-- Start of Stored records --

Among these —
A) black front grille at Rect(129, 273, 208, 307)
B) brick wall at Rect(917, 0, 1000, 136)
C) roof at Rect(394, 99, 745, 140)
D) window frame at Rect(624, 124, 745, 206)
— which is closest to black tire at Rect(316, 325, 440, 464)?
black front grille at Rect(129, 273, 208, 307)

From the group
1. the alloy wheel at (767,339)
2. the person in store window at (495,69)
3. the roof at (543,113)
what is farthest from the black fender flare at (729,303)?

-- End of Stored records --

Rewrite the part of the listing from the line containing "From the group" through the end of the listing, changing "alloy wheel" to "steel wheel" and leaving everything else unchanged.

- [Response to this exercise]
From the group
1. the steel wheel at (767,339)
2. the person in store window at (495,69)
3. the roof at (543,113)
what is farthest from the black fender flare at (729,303)?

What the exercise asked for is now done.